───── 文書の抜粋

そもそもどんな病気でも特別なケースを除いて、自覚がないのに病院を受診する人はいない。うつ病の治療においても同じだ。「当たり前だ」と思うかもしれないが、その当たり前が実現されないからこそ、うつ病の問題が解決しない。
最新の調査によると、通院しているうつ病患者数は約96万人(厚生労働省患者調査 2011)。ところが、世界保健機関(WHO)の調査から推計すると、日本のうつ病患者数は360万人から600万人いるとされる。まったく数が合わない。うつ病患者予備軍が、受診の必要性を自覚できず今も苦しんでいる。
筆者は心理カウンセラーという仕事のほかに、うつ病患者の家族を対象に、患者に対する接し方のアドバイスを行っている。言わば「接し方アドバイザー」でもある。その相談の約3割が、「家族がうつ病のような症状を訴えているが病院を受診してくれない」という本人の自覚に関する悩みである。冒頭の事例のように、精神疾患に対する一昔前のイメージから、受診を恐れる人は少なくない。
「本人が望まないのならそれでいいじゃないか」という意見もあるかもしれない。それでも不眠や食欲不振など症状を訴える患者をただ見守る生活というのは、家族にとって酷なものである。うつ病の治療には投薬と休養が必須だ。本当にうつ病だった場合、治療せず放っておいて良くなることはありえない。

うつ病になる人=会社にとって都合の良い社員
とはいえ、「治療が必要かもしれない」と認める行為はそれほど簡単ではない。これは「歯が痛くても歯医者に行きたくない」という心境と少し似ている。歯が痛いという以上に「治療が恐ろしい」のだ。「なぜもっと早く来なかったのか」と医師から咎められることが分かっているのにもかわらず、である。
治療の必要性をみずからなぜ自覚できないのか。その理由は、うつ病になりやすい人の性格傾向と深く関係している。その代表例を3つ挙げてみよう。

①「まぁ、いいや」と言えない完璧主義
仕事を完璧にこなさないと気が済まない。与えられた仕事は最後まで責任を持って「自身の心身がどうなろうと」まっとうする。

②決まりごとを絶対守ろうとする几帳面さ
ルールを守ったり、目標を達成したり、決まりごとを重視する傾向がある。柔軟な対応ができず、ストレスを溜めてしまうことが多い。

③無茶な要求に「NO!」と言えないお人好し
その場の空気を読む能力が高いという傾向がある。相手の期待が読み取れてしまうため、自身の気持ちより相手の要求を優先してしまう。

──────────

読解の応用 —
**A.** うつ病についての文章をもとに、次の問いに答えてください。
(i) 通院しているうつ病患者数は約何人とされていますか。
(ii) 筆者への相談のうち、本人の自覚に関する悩みはどのくらいの割合を占めますか。
(iii) うつ病の治療に必須とされているものは何ですか。
**B.** 次の各文がうつ病についての文章の内容と合っているかを「はい」か「いいえ」で答え、判断の根拠となる文章中の語句をそのまま引用してください。
(i) WHOの調査から推計した日本のうつ病患者数は、通院している患者数とほぼ一致する。
(ii) 筆者は、うつ病患者の家族に患者への接し方を助言している。
(iii) 本当にうつ病だった場合でも、治療せずに放っておけば良くなることがある。
**C.** うつ病についての文章を、最後の文の後から書き進めてください。

───── データ項目

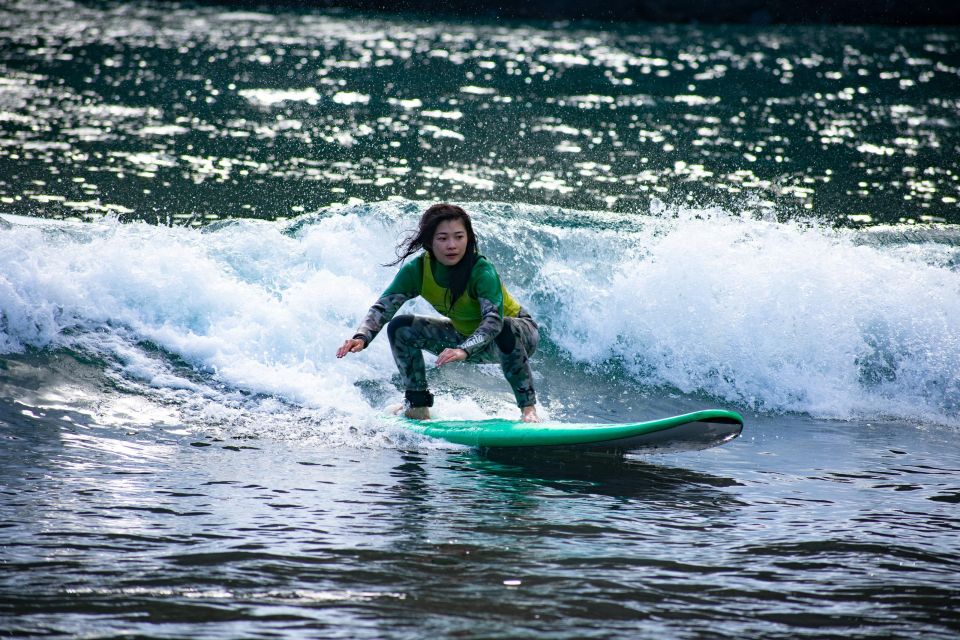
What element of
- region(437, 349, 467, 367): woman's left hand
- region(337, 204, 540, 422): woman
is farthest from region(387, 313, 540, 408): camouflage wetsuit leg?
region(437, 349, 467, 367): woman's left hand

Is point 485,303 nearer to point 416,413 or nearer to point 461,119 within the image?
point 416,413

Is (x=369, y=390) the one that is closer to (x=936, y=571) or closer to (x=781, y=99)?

──────────
───── データ項目

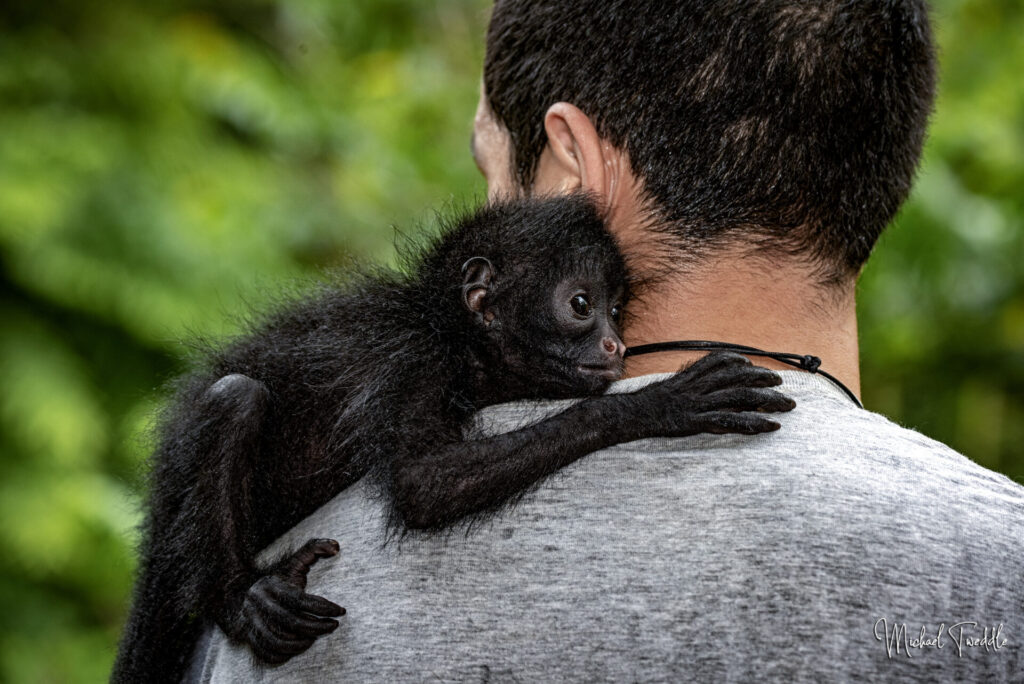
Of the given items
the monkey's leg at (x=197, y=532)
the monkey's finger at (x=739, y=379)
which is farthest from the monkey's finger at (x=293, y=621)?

──────────

解答 —
**A.**
(i) 約96万人
(ii) 約3割
(iii) 投薬と休養

**B.**
(i) いいえ「まったく数が合わない。」
(ii) はい「うつ病患者の家族を対象に、患者に対する接し方のアドバイスを行っている」
(iii) いいえ「治療せず放っておいて良くなることはありえない」

**C.**
もちろん個人差はあるだろう。しかし、うつ病になりやすい人は「会社にとって都合の良い社員」であることは多い。過去にうつ病を患った私の妻も、この条件に見事当てはまっていた。大手通信企業の管理者であった妻は、過重労働や無理難題に対して「NO!」と言えない性格であった。責任感が強く几帳面、しかもNOと言わない。会社からすると使いやすい人材だったに違いない。

簡単に休めるような人はうつ病にならない
うつ病になりやすい人は、心身の不調があっても簡単に仕事を休んだりはしない。多くの精神科医はこう言うだろう。「仕事を減らしてもっと休みなさい」と。ただ、それが簡単にできる人はそもそもうつ病にならない。いくらつらくても仕事を優先してしまう人だからこそ、うつ病になるのだ。
「うつ病予備軍」の家族から受けた相談をまとめると、「治療が必要かもしれない」という自覚を彼らが拒否する理由のほとんどが以下3つに分けられる。

①仕事が忙しくてそれどころではない
「この仕事が落ち着いたら…」といつまでも言い続ける人は多い。しかしうつ病は、往々にして「休めない時期」に限って発症する病気である。

②人事考課や昇進に影響するのが恐ろしい
「会社にあるメンタルヘルス相談室」には行きたくないと訴える人も少なくない。「アイツは戦線離脱した」と思われるのが恐ろしいのだ。

③自分はうつ病になるほど弱い人間ではない
「警察官の夫がうつ病を治療してくれない」と相談を受けたことがある。「うつ病は弱い人間の病気だ。おれはうつ病じゃない」と抵抗していたという。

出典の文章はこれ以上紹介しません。